Alla luce della recente crisi finanziaria, crede che vi sarà una mutazione nel capitalismo inteso come puro liberismo? E se sì come?
“Una trasformazione profonda della società, di cui abbiamo bisogno, può avvenire purtroppo solo se c’è una crisi che “svegli” l’opinione pubblica e l’elettorato. Dobbiamo per questo augurarci una crisi catastrofica? Certo che no. Ma possiamo lavorare perché la crisi, che accade senza che noi la vogliamo, non si risolva in una restaurazione – come sta succedendo: le banche “salvate”, come l’Alitalia, con il denaro dei contribuenti che esse prima hanno provveduto a spennare”.


 Alcuni sperano in un nuovo capitalismo. E’ pura retorica parlare di capitalismo etico?
“Non credo che ci sia un capitalismo “buono”. Vero è che non ho neanche idea di una società diversa che si possa descrivere in termini positivi, come un progetto che si tratterebbe di applicare. Teoria e prassi non possono che andare di pari passo.
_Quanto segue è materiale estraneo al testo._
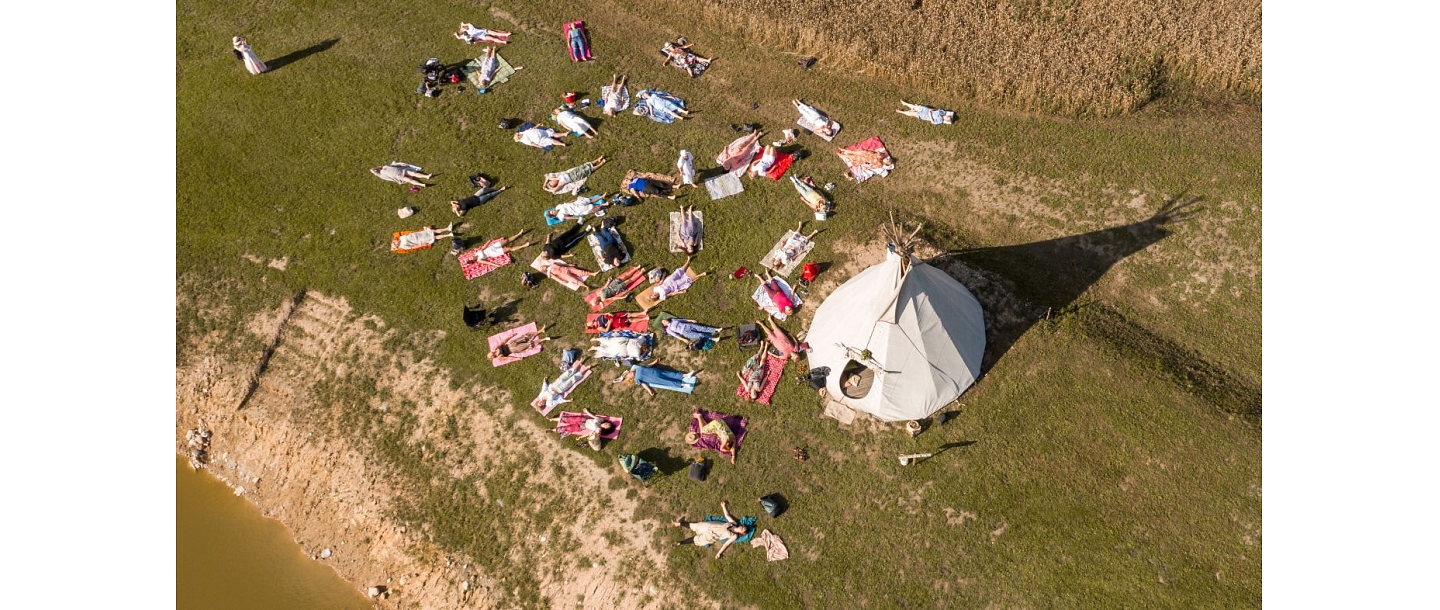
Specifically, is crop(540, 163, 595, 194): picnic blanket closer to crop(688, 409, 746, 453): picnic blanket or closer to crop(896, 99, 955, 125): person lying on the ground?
crop(688, 409, 746, 453): picnic blanket

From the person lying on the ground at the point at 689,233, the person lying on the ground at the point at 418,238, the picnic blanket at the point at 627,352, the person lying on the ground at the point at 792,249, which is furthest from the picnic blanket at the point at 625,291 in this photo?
the person lying on the ground at the point at 418,238

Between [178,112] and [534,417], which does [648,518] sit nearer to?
[534,417]

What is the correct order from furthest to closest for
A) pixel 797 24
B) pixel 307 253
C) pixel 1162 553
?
pixel 797 24 < pixel 307 253 < pixel 1162 553

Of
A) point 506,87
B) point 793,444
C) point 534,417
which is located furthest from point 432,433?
point 506,87

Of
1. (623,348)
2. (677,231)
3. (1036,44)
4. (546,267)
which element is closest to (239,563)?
(546,267)

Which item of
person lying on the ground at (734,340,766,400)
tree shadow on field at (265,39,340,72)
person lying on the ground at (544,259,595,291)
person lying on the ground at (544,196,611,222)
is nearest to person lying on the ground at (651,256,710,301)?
person lying on the ground at (544,259,595,291)

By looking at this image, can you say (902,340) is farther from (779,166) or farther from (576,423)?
(576,423)
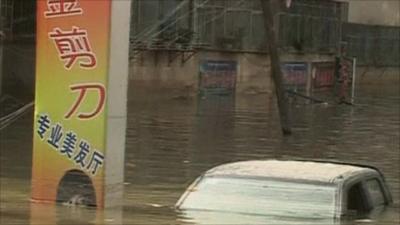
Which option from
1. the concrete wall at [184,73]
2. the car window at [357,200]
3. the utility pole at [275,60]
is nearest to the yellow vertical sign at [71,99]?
the car window at [357,200]

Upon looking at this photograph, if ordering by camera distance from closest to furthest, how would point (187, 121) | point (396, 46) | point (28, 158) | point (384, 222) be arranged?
point (384, 222), point (28, 158), point (187, 121), point (396, 46)

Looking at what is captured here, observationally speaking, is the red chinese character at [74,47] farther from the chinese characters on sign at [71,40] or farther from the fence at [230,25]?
the fence at [230,25]

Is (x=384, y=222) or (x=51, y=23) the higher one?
(x=51, y=23)

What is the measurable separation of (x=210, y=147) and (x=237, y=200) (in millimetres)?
14211

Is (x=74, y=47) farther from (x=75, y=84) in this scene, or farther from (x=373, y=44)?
(x=373, y=44)

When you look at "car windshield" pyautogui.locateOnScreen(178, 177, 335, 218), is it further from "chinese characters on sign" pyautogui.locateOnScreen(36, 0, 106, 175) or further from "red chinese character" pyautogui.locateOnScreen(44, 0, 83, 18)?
"red chinese character" pyautogui.locateOnScreen(44, 0, 83, 18)

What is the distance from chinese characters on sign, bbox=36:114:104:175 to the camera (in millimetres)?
10867

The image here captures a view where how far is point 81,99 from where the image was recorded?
11.0 metres

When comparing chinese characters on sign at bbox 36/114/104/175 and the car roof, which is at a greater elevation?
the car roof

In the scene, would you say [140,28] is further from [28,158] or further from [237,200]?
[237,200]

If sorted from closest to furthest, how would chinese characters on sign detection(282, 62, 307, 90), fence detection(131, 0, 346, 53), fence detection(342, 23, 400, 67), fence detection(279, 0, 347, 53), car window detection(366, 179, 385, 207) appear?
car window detection(366, 179, 385, 207), fence detection(131, 0, 346, 53), chinese characters on sign detection(282, 62, 307, 90), fence detection(279, 0, 347, 53), fence detection(342, 23, 400, 67)

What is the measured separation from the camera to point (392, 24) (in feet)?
218

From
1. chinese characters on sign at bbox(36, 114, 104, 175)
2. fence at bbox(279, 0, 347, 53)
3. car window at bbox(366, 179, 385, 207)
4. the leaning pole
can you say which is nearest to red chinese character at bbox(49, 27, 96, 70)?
the leaning pole

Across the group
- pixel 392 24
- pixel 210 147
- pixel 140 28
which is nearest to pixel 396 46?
pixel 392 24
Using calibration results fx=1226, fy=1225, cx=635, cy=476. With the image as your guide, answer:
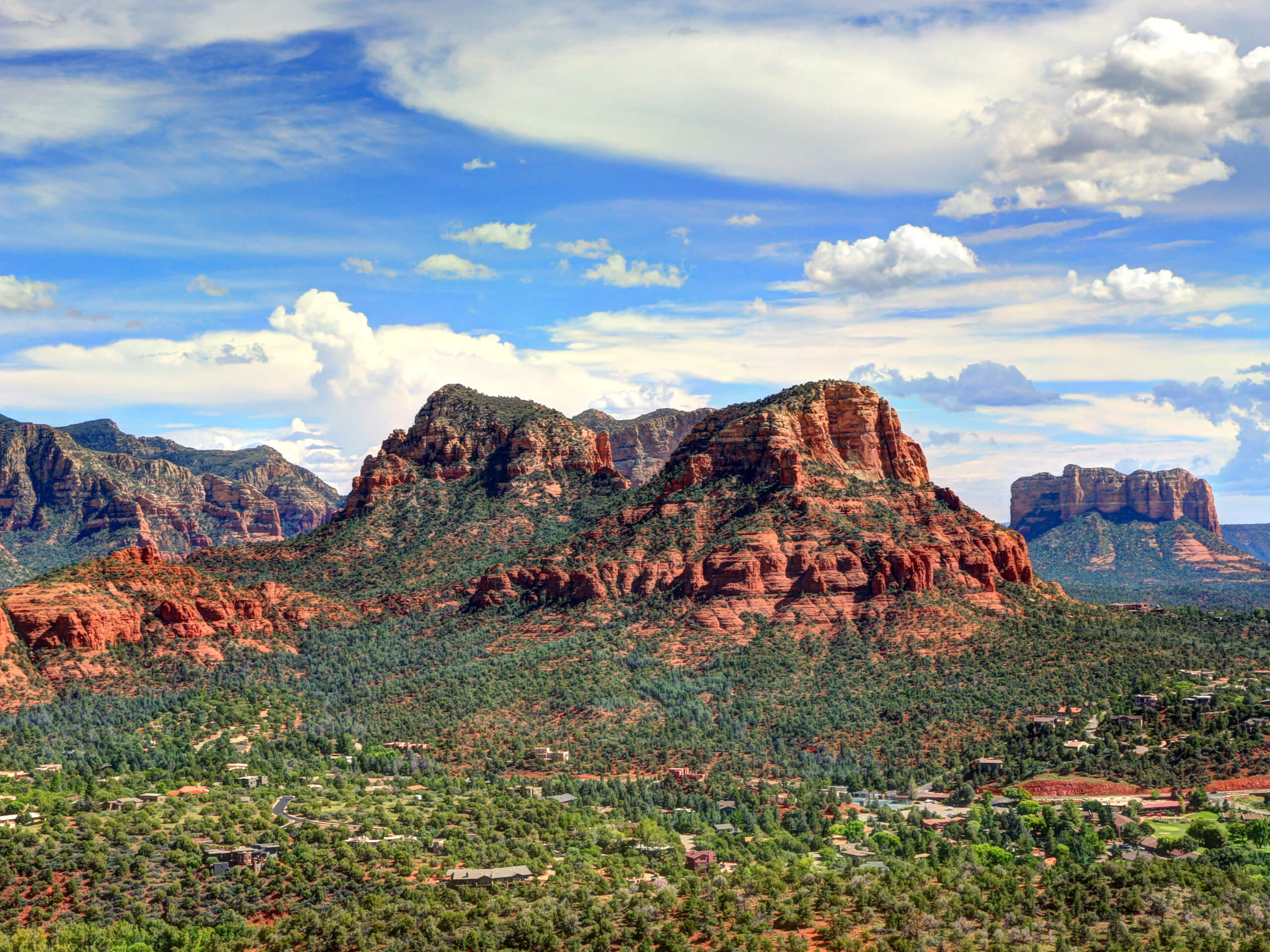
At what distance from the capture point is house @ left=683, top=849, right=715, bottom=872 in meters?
96.2

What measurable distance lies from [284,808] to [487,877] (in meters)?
27.1

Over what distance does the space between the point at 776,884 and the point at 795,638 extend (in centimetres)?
7484

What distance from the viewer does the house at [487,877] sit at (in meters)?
89.4

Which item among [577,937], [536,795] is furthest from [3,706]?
[577,937]

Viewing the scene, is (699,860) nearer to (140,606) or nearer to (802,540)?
(802,540)

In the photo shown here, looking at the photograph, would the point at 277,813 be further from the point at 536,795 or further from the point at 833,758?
the point at 833,758

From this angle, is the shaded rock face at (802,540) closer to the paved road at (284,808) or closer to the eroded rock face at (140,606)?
the eroded rock face at (140,606)

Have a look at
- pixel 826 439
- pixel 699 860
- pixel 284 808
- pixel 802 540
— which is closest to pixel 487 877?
pixel 699 860

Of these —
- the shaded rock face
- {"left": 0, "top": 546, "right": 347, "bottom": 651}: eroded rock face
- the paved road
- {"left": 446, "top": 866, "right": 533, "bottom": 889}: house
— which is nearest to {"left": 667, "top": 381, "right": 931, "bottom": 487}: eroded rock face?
the shaded rock face

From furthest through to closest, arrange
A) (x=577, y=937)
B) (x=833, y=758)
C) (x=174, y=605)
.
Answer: (x=174, y=605), (x=833, y=758), (x=577, y=937)

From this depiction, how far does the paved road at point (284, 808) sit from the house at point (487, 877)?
18.0 meters

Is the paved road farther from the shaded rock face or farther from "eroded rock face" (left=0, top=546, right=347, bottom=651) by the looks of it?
the shaded rock face

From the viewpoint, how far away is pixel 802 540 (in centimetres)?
17538

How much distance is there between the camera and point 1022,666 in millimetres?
148000
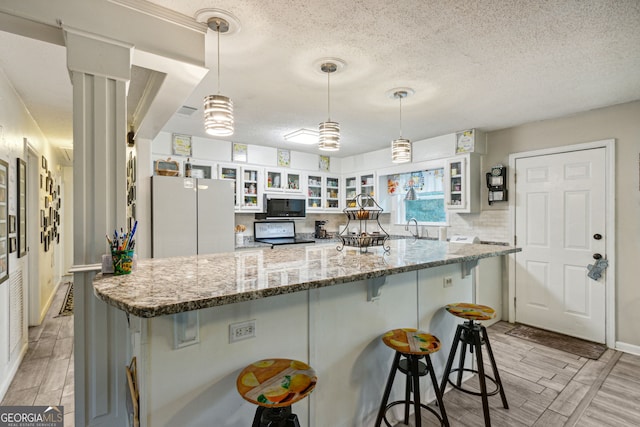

Il che significa: costruire un modello di società alternativa confliggendo sui punti che via via si rivelano come insopportabili e mutabili. Ma alla fine una prospettiva di questo genere finisce per dover essere ispirata più religiosamente che storico-politicamente. “I poveri li avrete sempre con voi”; non penso che ci si possa adagiare mai in una situazione di “normalità” costituzionale. La democrazia non è qualcosa che stabiliamo una volta per tutte, è un progetto sempre in fieri”.